加護は基本的に、親から子へと受け継がれることが多いが、継承者本人の意思によっては他者へ譲渡する事も可能だ。
そして、加護にも様々な種類があるが、ミラージュ家は代々、『魔術の加護』を受け継いでいる名家である。
『魔術の加護』を持つ者は、魔力量が一般魔術師と比べて圧倒的なほどに増加し、更には、本来魔術は詠唱無しで使うことができないのだが、それが無詠唱で魔術を使えるようになるのだという。
それは魔術師であれば間違いなく誰もが喉から手が出るであろう強力な加護である。
そんな強力な加護を授かっているのに、何故アリスは落第寸前になるまで追い込まれているのか。
──それは、アリスが戦いにおいて必要不可欠である攻撃魔術を使うことができないからだ。
だが、これは決してアリスが攻撃魔術に全く適性がない訳ではない。
では、何故アリスは攻撃魔術を使うことができないのだろうか。
その理由は、七年前に起きたとある出来事にあった……。
* * *
名門ミラージュ家の長女であったアリス・ミラージュは幼い頃から魔術の訓練を受けていた。
アリスは魔術が好きだった。

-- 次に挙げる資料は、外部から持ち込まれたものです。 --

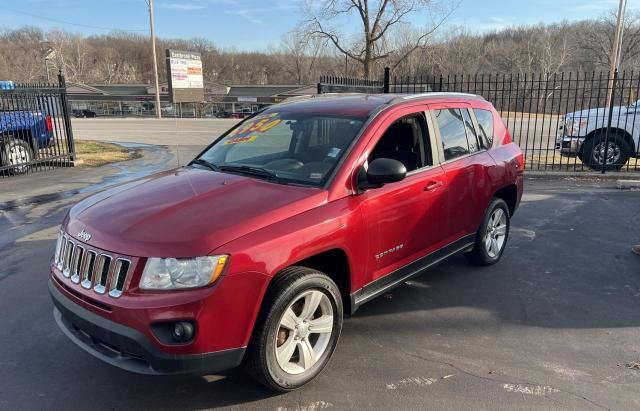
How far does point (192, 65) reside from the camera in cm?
905

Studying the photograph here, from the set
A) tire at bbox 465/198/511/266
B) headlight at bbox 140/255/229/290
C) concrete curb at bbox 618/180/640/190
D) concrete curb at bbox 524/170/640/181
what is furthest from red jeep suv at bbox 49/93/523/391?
concrete curb at bbox 524/170/640/181

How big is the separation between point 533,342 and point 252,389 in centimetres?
217

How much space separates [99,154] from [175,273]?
1372 cm

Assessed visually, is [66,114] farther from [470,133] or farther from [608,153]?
[608,153]

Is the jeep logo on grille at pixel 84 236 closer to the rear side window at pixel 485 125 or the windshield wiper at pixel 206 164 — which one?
the windshield wiper at pixel 206 164

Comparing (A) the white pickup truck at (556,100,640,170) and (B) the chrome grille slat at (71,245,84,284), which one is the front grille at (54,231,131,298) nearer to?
(B) the chrome grille slat at (71,245,84,284)

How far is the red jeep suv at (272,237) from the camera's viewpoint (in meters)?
2.57

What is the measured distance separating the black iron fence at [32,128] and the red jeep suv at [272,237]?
347 inches

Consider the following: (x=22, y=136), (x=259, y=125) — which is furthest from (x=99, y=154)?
(x=259, y=125)

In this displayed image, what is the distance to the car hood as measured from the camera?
263 cm

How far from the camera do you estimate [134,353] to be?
2.59 meters

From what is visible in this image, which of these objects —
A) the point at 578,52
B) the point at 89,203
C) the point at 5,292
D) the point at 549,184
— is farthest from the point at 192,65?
the point at 578,52

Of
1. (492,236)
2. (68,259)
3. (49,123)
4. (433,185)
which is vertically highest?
(49,123)

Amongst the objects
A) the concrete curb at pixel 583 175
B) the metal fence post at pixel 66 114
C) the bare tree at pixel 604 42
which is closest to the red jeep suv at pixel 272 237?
the concrete curb at pixel 583 175
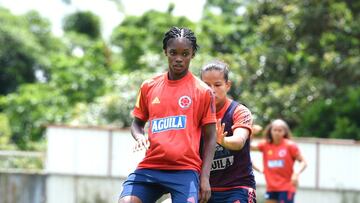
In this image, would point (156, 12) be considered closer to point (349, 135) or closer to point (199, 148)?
point (349, 135)

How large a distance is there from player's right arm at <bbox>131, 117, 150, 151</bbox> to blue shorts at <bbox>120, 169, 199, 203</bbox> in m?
0.18

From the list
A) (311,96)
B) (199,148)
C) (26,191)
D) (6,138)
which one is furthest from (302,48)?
(199,148)

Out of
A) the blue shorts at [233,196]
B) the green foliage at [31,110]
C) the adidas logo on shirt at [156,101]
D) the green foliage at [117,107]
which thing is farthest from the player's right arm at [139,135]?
the green foliage at [31,110]

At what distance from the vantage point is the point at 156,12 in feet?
112

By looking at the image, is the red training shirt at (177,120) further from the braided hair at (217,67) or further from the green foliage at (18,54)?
the green foliage at (18,54)

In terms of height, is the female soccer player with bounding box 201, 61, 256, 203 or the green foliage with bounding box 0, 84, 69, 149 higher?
the green foliage with bounding box 0, 84, 69, 149

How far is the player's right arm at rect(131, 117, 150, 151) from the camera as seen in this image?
6.14 m

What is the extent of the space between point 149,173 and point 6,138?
2359cm

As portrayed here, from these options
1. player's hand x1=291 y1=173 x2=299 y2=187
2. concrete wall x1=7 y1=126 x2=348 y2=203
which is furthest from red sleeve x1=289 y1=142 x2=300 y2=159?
concrete wall x1=7 y1=126 x2=348 y2=203

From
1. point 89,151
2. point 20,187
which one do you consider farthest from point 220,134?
point 20,187

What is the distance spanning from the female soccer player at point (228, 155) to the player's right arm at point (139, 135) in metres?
0.77

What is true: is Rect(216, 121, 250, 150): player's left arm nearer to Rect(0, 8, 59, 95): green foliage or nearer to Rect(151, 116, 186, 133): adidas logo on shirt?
Rect(151, 116, 186, 133): adidas logo on shirt

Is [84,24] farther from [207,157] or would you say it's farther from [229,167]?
[207,157]

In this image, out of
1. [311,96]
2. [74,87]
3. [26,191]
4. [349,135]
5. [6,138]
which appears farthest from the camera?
[74,87]
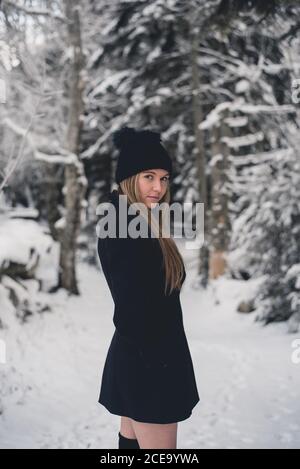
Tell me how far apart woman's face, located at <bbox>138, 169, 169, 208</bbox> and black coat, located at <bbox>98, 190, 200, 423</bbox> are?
0.17 m

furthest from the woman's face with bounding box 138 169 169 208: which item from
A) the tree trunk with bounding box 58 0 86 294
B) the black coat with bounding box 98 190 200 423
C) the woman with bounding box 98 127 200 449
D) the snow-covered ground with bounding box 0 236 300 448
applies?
the tree trunk with bounding box 58 0 86 294

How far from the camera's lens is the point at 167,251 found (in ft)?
8.41

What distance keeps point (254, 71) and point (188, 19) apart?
265 cm

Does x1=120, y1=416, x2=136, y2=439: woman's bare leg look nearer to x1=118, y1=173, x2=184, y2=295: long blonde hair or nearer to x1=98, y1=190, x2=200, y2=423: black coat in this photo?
x1=98, y1=190, x2=200, y2=423: black coat

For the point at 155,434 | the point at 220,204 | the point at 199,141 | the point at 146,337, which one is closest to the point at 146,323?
the point at 146,337

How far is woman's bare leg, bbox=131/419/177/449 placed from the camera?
251cm

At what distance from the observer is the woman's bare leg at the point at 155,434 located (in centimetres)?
251

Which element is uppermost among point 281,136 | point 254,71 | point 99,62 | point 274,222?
point 99,62

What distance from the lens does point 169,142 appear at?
1631cm

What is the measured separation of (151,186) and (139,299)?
0.68m

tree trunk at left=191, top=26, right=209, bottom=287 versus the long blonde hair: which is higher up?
tree trunk at left=191, top=26, right=209, bottom=287

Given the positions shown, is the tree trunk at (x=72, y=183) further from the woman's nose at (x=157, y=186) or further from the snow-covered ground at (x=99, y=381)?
the woman's nose at (x=157, y=186)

だから嫌な顔ひとつせず、毎日真剣に訓練に取り組んでいた。
アリスが七歳になった頃には訓練が始まり、平日は魔術の練習を、休日は外出もせずに図書室にこもり、ずっと魔術式の勉強をしていた。
* * *
訓練が始まって三年後の、ちょうどアリスが十歳になった頃、彼女の父親であるアーク・ミラージュは、愛娘の成長を自分の目で見ようと思い、自ら訓練場に足を運んだ。
アリスが手を振ると、アークもそれに応えるように手を振り返してくれた。
アークが手を振りながらアリスに近付いていく。
「アリス、誕生日おめでとう。友人からの貰い物だが、プレゼントの新しい杖だ」
ちょうどアリスの誕生日が来たばかりだったので、アークはプレゼントとして娘のためにと新しい杖を贈った。
「ほんと!?わーい!!お父さんありがとっ!!」
子供のようにキャッキャと喜ぶアリスは、まるで可愛い小動物のようだった。
そんなアリスは可愛らしい笑みを浮かべながら父親に声をかけた。
「お父さん見ててみてて!」
アリスは、多忙な父親であるアークが珍しく自分の魔術を見に来てくれたことに喜びを感じていた。
だから、自分が成長したところをお父さんに見せてあげようと、いつにもなく張り切っていた。
(どの魔術見せてあげようかなあ…そうだっ!とりあえず、私が一番得意な火魔術で、的を射抜くところを見せてあげよう!)
そうして、アリスはちょうど父にもらったばかりの杖を使ってその場で準備を始めた。
片手で持てるほどの小さな杖を的に向けて振りかざしながらアリスはいつも通り、杖に魔力を込めて無詠唱で火球を放った。
「えいっ!」
訓練自体は簡単なものだったが、アリスが本当に父に見せたかったのは、単に魔術を的に命中させるだけのことではない。自分の放った火球を…自分の綺麗な魔術を見て欲しかったのだ。
(お父さんみてて!私の魔術、前よりもすっごく綺麗になったんだから!)
魔術が好きだったアリスは魔術の威力を上げることよりも、魔術を綺麗に見せることに力を入れて日々練習していた。
魔術式は完璧に理解していなくても、綺麗さに大きく影響するだけで、威力への影響は比較的小さい。
だから、普通の魔術師は何となくで理解して、それ以上は気にせずに魔術を使っている。
魔術の威力だけを考えるならば、魔力量と練度の方が重要だからだ。
けれど、アリスは幼い子供の頃から魔術式の理解をしようと熱心に勉強をしていたので、魔術式の理解力はずば抜けて高かった。
そして普段なら、こんな簡単な訓練で失敗する事なんて、絶対にないことだ。
けれど、この日は違った。アリスが振り下ろした杖が火球を放つ瞬間、張り切りすぎていたのか、杖を強く振りすぎてしまっていたのか、予想外にもアリスはその場で転んでしまった。
「ひゃっ!?」
アリスは、咄嗟に手を出して顔から倒れるのを避けようとした。
だが、その時アリスは気付かなかった。まるで見えない何かに引っ張られるかのように杖先の向きが変わっていることに…。